After the passage of Dolben's Act, masters received a bonus of £100 for a mortality rate of under 2%; the ship's surgeon received £50. For a mortality rate between two and three per cent, the bonus was halved. There was no bonus if mortality exceeded 3%.

10th voyage transporting enslaved people (1792–1793): Captain James Bachope sailed from Liverpool on 6 October 1792. Vulture gathered her captives at Bonny and arrived at Kingston on 18 June 1793. There she landed 465 captives. She left on 21 August, and arrived back at Liverpool on 8 October. She had left Liverpool with 40 crew members and she suffered seven crew deaths on the voyage.

War with France began while Captain James Baychop was still in the middle of the voyage. Still he was issued or acquired a letter of marque on 11 April 1793. The size of the crew and the armament suggests that Vultures owners acquired the letter of marque, as an option to engage in privateering when she returned.

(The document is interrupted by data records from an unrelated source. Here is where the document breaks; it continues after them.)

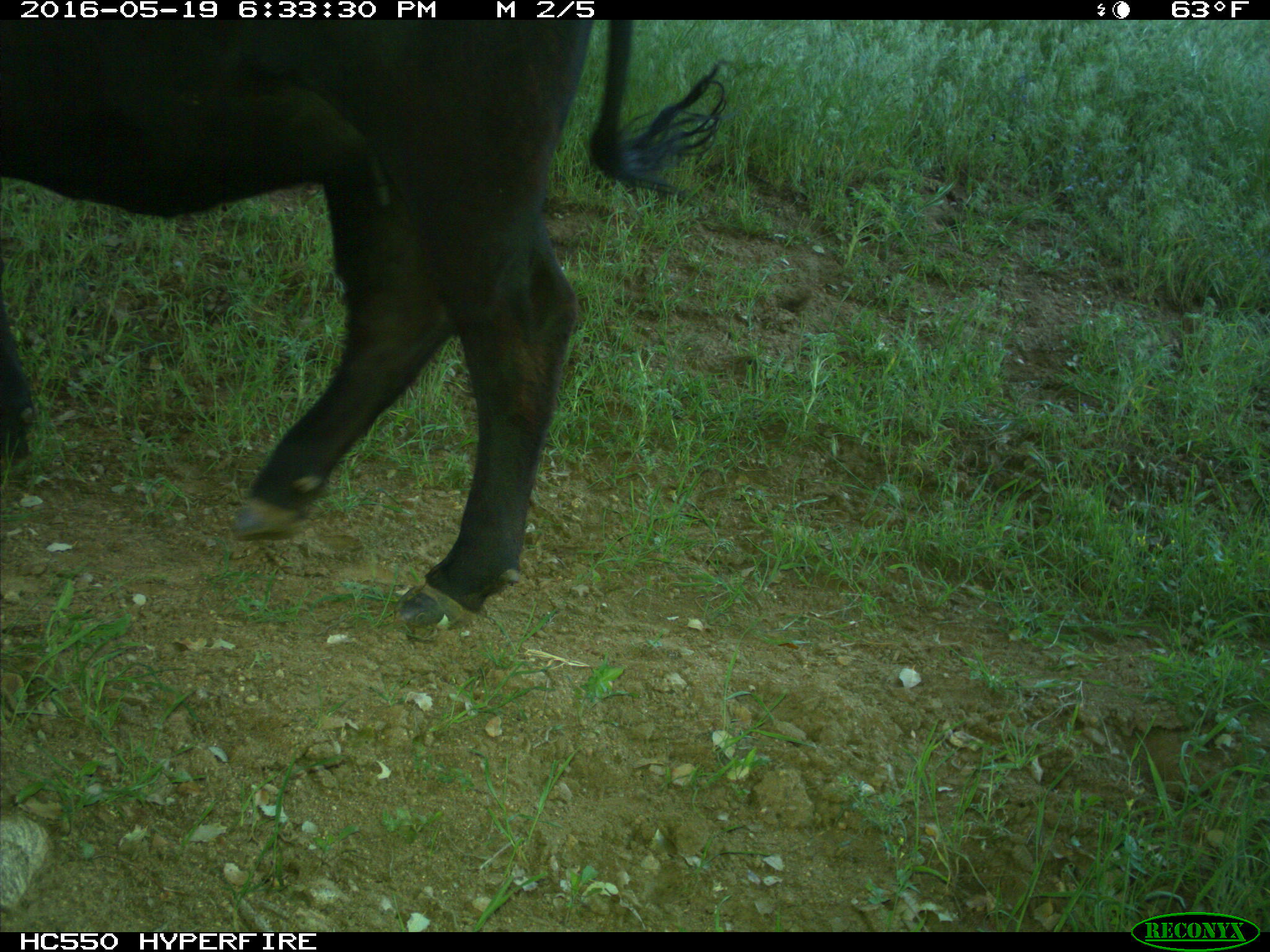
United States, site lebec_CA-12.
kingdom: Animalia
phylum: Chordata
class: Mammalia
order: Artiodactyla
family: Bovidae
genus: Bos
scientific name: Bos taurus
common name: domestic cow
Bos taurus (domestic cow).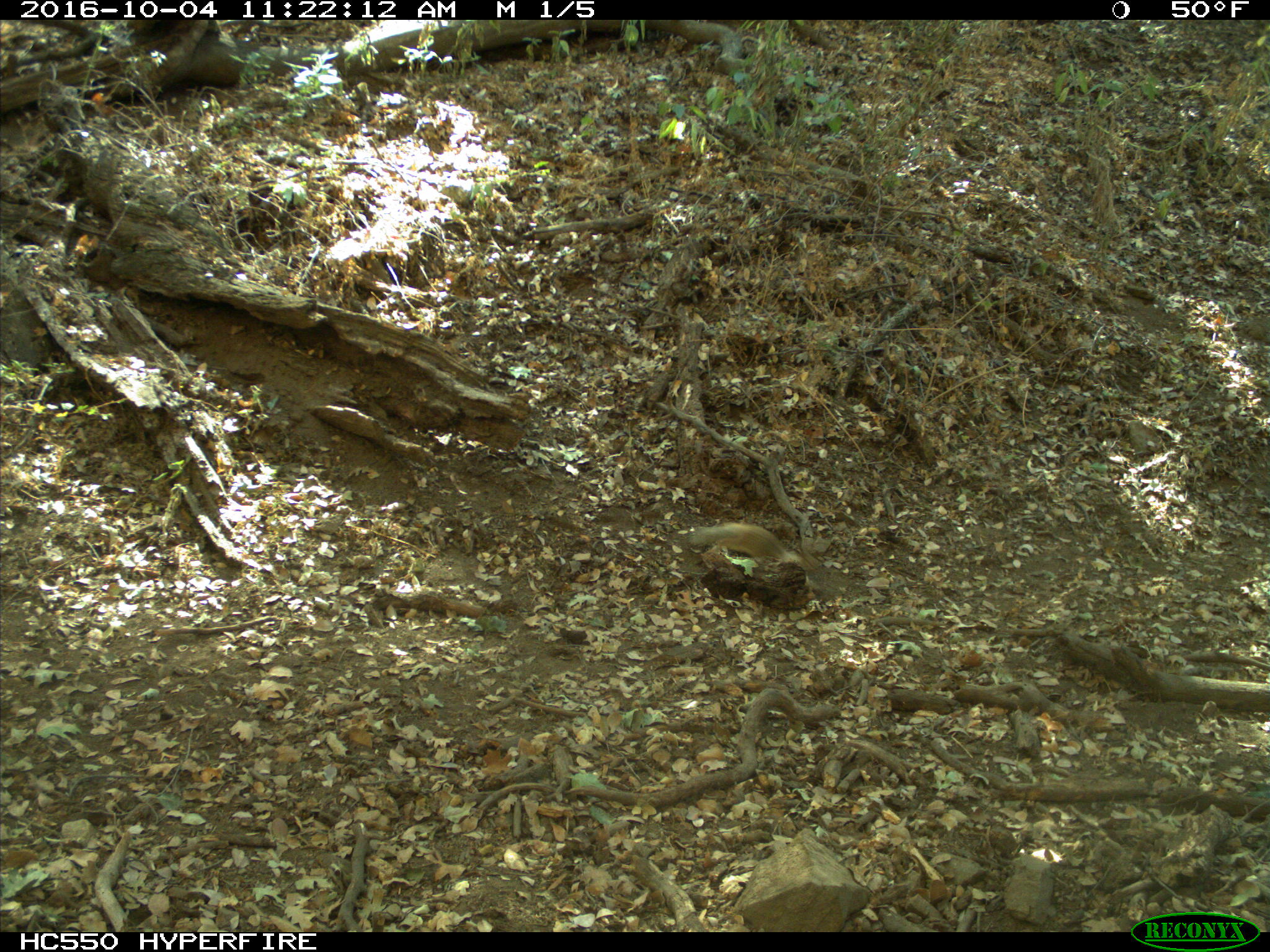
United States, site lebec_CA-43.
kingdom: Animalia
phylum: Chordata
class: Mammalia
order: Rodentia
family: Sciuridae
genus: Otospermophilus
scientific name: Otospermophilus beecheyi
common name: california ground squirrel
Otospermophilus beecheyi (california ground squirrel).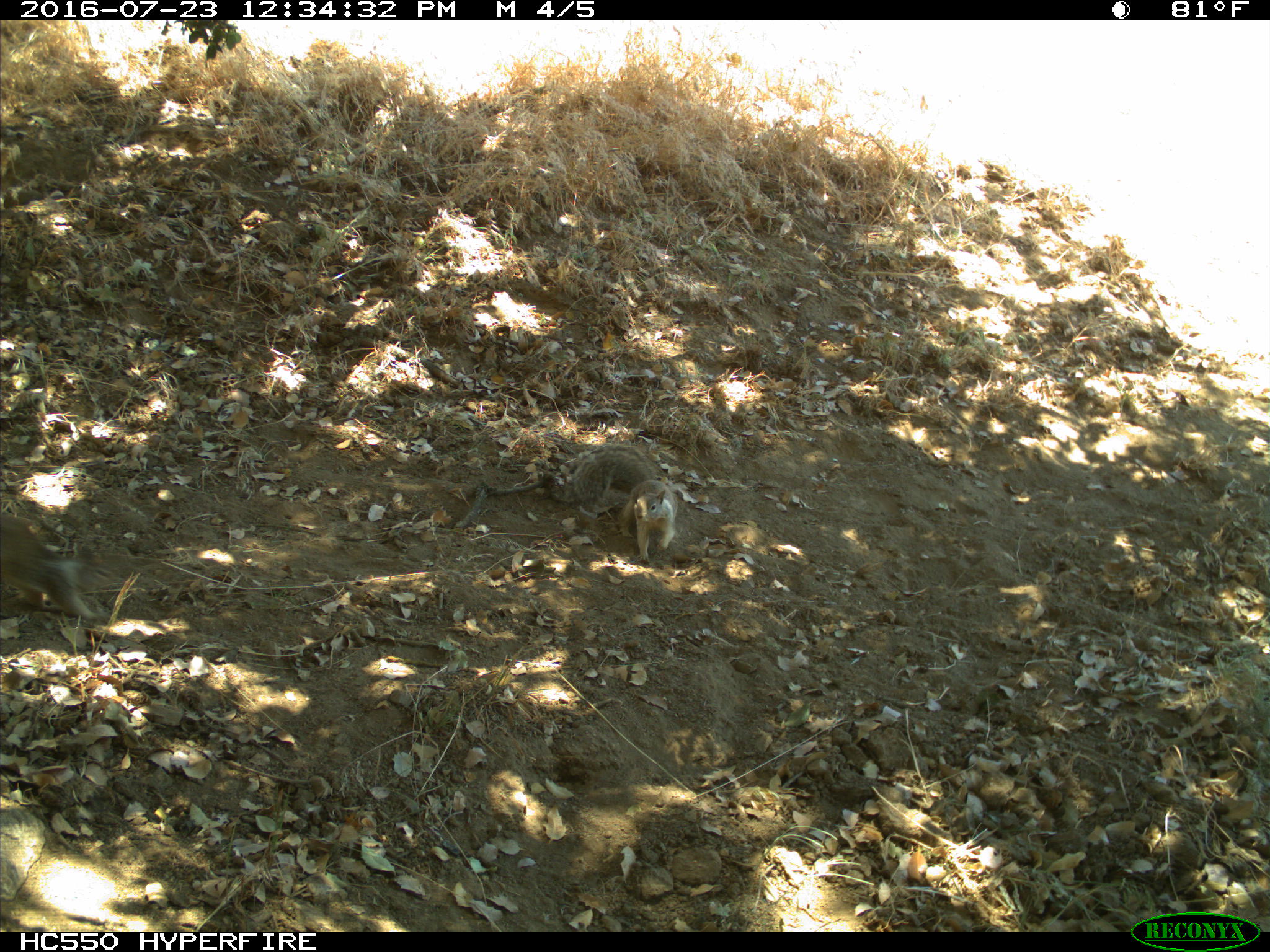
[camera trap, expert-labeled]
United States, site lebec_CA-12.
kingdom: Animalia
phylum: Chordata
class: Mammalia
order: Rodentia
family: Sciuridae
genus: Otospermophilus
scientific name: Otospermophilus beecheyi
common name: california ground squirrel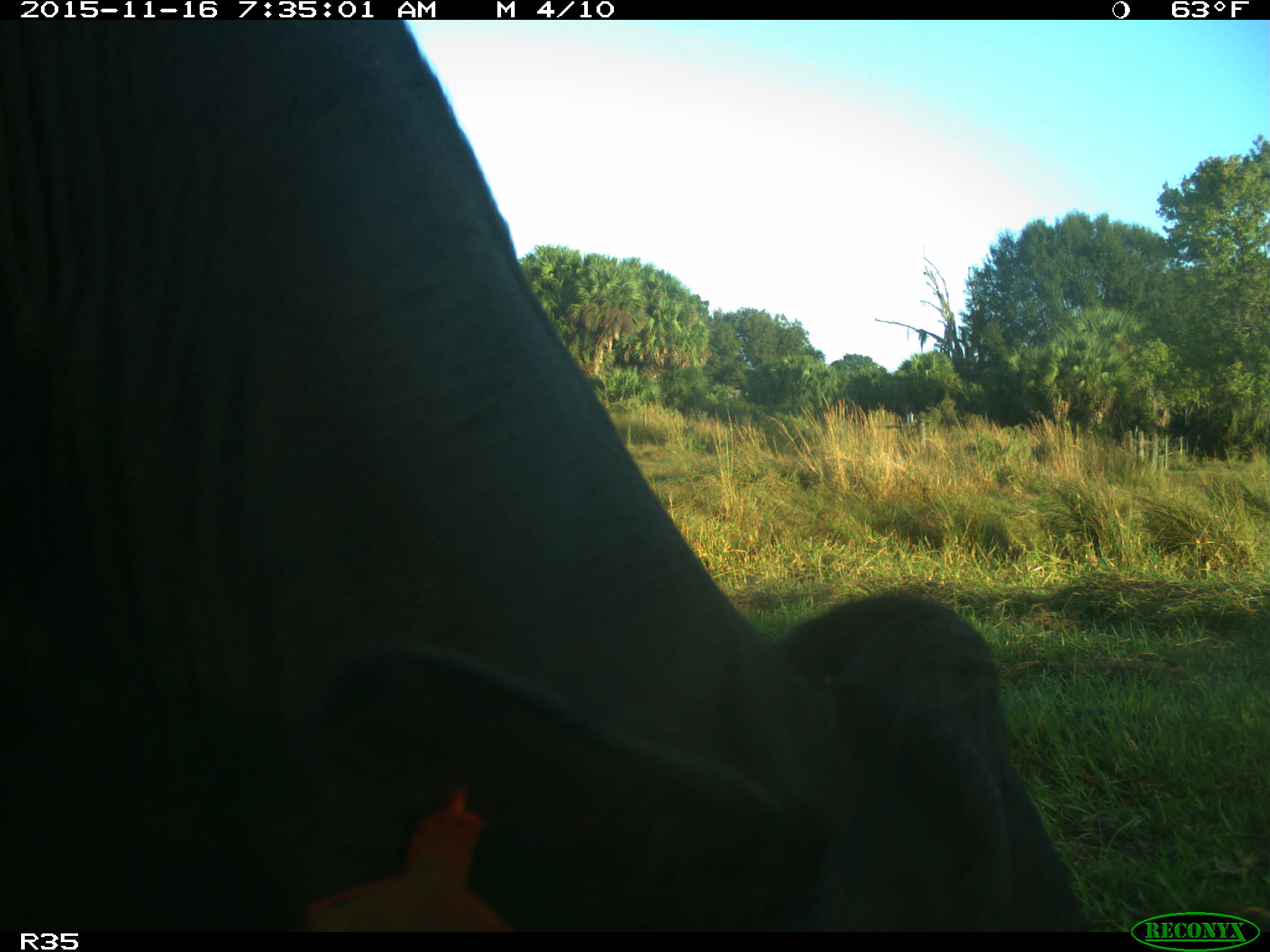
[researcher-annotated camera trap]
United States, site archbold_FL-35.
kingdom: Animalia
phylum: Chordata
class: Mammalia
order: Artiodactyla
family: Bovidae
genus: Bos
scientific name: Bos taurus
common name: domestic cow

Vulture may have sailed on a privateering cruise, but there is no record of such a voyage in Lloyd's List, or in British newspapers available online.

==Fate==
Captain James Bachope sailed from Liverpool on 23 August 1794, on a voyage to acquire captives. Lloyd's List reported on 12 May 1795, that a French squadron had captured Vulture, Backop, master, , [James] Brown, master, and Eliza, [Samuel] Clough, master, in the Bonny River. The capture occurred between 22 and 29 December 1794. Vulture had not embarked any captives before the French captured her.

In 1794, 25 British ships in the triangular trade were lost. Three were lost on the African coast. During the period 1793 to 1807, war, rather than maritime hazards nor slave resistance, was the greatest cause of vessel losses among British slave vessels.